Are winemakers less conventional?

Winemakers are probably no more eccentric than any comparable group of artists or scientists but they seem a lot more colourful than accountants.


This may have something to do with the fact that they are expected to be at least a little unconventional. But are they really any different from a comparable group in any profession?

Badly behaved actuaries, academics and politicians make the news because there is an expectation that their conduct should be conventional, or at least above reproach. No doubt among winemakers there is an average distribution of hunters, philanderers, creationists, reactionaries and anarchists – though I know of no real survey on the subject.

Among the locals, Adi Badenhorst looks as if he could never have applied for a job at PriceWaterhouse – and choosing to live out of the Stellenbosch mainstream in the Voor-Paardeberg has certainly helped reinforce the image. So do his presentations. At a recent Cape Winemakers Guild pre-auction tasting he spent the better part of his speaking time telling the story of Elizabeth Klarer who claimed to have been abducted by spacemen some 50 years before and to have had a son by an alien.
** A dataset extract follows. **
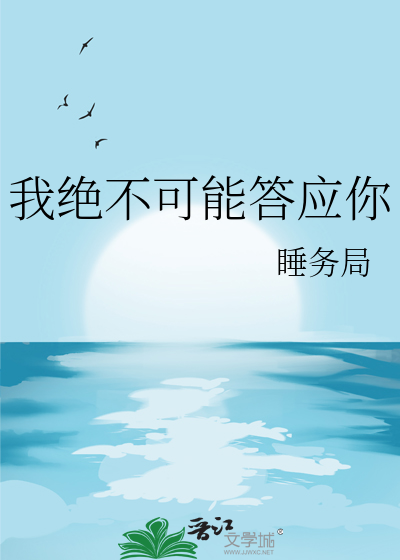 我絕不可能答應你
The purpose of all this was to draw everyone’s attention to the antiquity of the Cinsaut vines from which his auction wine had been produced. Alongside this, Randall Grahm’s attempts to isolate “minerality” in wines by drying out the contents of different bottles in petrie dishes seems positively pedestrian.

The late Madame Cosson, who owned Clos des Lambrays until the second half of the 1970s (and from whom I learnt much about older Burgundies during the time I spent in France) was clearly (even to my youthful eyes) much more wayward. She used to hold court in the dining area adjacent to her kitchen. Large and largely immobile, she sat at the table all day in the shadow of a magnificent Brueghel playing canasta with the old men of the village.

I learnt years later that three different men had fathered her three children. She hadn’t been ready to marry any of them, valuing her independence more highly than domesticity. Her wines were made in the same uncompromising way. The very best of them are still alive, nearly 40 years after she died and 80 years after they were made.